This is the mail archive of the
gcc-patches@gcc.gnu.org
mailing list for the GCC project.
Re: [PATCH, i386]: Fix PR target/30970, take 2
- From: Uros Bizjak <ubizjak at gmail dot com>
- To: Ian Lance Taylor <iant at google dot com>
- Cc: GCC Patches <gcc-patches at gcc dot gnu dot org>, Richard Henderson <rth at redhat dot com>
- Date: Tue, 27 Feb 2007 20:02:07 +0100
- Subject: Re: [PATCH, i386]: Fix PR target/30970, take 2
- Dkim-signature: a=rsa-sha1; c=relaxed/relaxed; d=gmail.com; s=beta; h=domainkey-signature:received:received:message-id:date:from:user-agent:mime-version:to:cc:subject:references:in-reply-to:content-type:content-transfer-encoding; b=NGImwFCos+A1XnzZ4zW7y7Xk9xJYxwB5cvhJ6mpAHvlQ88icDGPFSoiYLFH1nWapdm7qKEg+07FZWJPmFVpHzCX/qjIP1ADVoflIx7Pjpw8F+JXtl27f1Njmi3jQh8j6memm4fX5pX918gnaAStRc2+VowvBgl+jVMvaMKcG/+s=
- References: <45E42C83.1000602@gmail.com> <m3bqjfd47d.fsf@localhost.localdomain>
Ian Lance Taylor wrote:
The addition to this patch is corrected MODES_TIEABLE_P functionality
for i386 targets.
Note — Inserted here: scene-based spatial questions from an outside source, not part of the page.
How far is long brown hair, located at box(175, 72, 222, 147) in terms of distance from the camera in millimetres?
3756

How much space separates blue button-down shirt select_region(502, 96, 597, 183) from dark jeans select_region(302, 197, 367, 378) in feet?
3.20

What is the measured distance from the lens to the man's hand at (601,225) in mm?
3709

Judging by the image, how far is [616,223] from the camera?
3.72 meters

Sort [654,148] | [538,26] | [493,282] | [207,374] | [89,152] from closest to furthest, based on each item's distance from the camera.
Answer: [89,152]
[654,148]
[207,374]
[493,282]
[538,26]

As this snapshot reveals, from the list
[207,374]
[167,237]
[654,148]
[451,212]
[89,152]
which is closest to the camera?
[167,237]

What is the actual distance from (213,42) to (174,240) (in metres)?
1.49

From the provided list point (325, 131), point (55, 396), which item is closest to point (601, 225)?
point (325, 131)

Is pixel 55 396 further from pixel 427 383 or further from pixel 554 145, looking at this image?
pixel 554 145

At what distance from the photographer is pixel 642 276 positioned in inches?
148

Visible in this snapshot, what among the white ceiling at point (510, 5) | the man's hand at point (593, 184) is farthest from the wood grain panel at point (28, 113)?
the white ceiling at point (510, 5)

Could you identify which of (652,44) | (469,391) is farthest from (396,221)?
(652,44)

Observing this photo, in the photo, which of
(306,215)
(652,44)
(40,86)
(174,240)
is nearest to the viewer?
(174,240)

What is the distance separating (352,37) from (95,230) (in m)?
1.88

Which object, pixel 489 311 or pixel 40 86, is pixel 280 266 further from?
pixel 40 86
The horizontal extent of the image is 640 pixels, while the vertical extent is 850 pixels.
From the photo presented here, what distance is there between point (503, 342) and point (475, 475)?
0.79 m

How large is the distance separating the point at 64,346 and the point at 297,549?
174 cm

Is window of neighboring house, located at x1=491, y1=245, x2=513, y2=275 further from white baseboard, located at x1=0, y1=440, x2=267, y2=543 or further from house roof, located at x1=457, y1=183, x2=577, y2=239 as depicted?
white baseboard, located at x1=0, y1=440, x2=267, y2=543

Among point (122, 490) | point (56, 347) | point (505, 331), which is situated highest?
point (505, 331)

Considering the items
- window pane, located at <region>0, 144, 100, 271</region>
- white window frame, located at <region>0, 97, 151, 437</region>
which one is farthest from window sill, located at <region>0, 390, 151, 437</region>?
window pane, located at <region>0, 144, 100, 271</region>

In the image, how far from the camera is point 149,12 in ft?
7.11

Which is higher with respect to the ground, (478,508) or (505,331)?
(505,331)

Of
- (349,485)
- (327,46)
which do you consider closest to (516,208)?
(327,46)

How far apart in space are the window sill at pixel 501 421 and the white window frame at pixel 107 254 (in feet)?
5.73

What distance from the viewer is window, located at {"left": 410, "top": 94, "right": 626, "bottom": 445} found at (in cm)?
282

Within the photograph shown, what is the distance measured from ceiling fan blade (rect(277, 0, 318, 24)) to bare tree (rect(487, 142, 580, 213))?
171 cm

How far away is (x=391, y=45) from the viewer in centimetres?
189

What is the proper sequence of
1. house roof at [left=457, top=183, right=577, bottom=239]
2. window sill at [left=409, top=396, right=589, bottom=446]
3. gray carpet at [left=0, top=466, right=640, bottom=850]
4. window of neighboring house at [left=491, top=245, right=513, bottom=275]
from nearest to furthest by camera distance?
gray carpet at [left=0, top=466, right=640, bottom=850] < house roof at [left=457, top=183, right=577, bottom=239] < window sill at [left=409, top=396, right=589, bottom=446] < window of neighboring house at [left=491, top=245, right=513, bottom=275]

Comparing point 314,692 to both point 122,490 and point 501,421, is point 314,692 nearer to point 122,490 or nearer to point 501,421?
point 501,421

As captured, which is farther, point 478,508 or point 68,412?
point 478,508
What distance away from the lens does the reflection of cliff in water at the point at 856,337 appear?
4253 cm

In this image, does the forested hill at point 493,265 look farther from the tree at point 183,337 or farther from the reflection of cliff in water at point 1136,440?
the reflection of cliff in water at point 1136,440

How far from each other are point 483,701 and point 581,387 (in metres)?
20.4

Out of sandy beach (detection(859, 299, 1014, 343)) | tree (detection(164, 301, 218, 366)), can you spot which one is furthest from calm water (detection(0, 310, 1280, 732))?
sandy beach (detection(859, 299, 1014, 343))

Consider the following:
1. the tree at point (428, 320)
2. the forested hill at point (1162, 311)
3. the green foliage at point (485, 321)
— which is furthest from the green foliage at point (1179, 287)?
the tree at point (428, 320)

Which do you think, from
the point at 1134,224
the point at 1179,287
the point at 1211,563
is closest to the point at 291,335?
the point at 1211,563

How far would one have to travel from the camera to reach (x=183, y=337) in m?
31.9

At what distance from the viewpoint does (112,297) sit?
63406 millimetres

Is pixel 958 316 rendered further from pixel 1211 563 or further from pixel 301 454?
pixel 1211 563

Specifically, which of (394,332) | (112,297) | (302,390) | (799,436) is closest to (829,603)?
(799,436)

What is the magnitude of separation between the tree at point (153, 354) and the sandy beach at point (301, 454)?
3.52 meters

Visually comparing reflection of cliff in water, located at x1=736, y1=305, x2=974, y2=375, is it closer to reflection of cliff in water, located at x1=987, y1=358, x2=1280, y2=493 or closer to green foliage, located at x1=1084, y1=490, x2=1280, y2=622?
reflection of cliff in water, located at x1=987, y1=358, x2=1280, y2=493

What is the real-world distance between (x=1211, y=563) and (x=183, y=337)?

The problem is, that lower-subreg pass checks
MODES_TIEABLE_P if the XMM register can be splitted into word_mode
(DImode) _without_copying_.
Anyhow, your patch seems OK to me, though I wonder whether you will
get worse register allocation in some cases for code which extracts
the first float from a vector of floats. Of course those cases are
not very common.
Extracting float from vecfloat or int from vecint without going through
memory never worked for i386. One of possible reasons for float case
could be that movss reg,reg doesn't clear top 3 elements, but
_mm_store_ss() simply ignores this, as shown in following testcase:
--cut here--
#include <xmmintrin.h>
float test (__m128 x)
{
float a;
_mm_store_ss (&a, x);
return a + 1.0;
}
--cut here--
compiles to:
test:
.LFB509:
addss .LC0(%rip), %xmm0
ret
For int case, we can use movd, but gcc doesn't generate it with or
without the patch.
This is the testcase:
--cut here--
typedef float __v4sf __attribute__ ((vector_size (16)));
float testf(__v4sf x, __v4sf y)
{
union {
__v4sf v;
float f[4];
} u;
u.v = x + y;
return u.f[0];
}
typedef int __v4si __attribute__ ((vector_size (16)));
int testi(__v4si x, __v4si y)
{
union {
__v4si v;
int i[4];
} u;
u.v = x + y;
return u.i[0];
}
--cut here--
The result:
testf:
.LFB2:
addps %xmm1, %xmm0
movaps %xmm0, -24(%rsp)
movss -24(%rsp), %xmm0
ret
testi:
.LFB3:
paddd %xmm1, %xmm0
movaps %xmm0, -24(%rsp)
movl -24(%rsp), %eax
ret
(Using _mm_store_ss() intrinsic always produces equivalent code).
To fix this, MODES_TIEABLE_P would need to be revisited. I'll open a
bugreport for this enhancement.
Uros.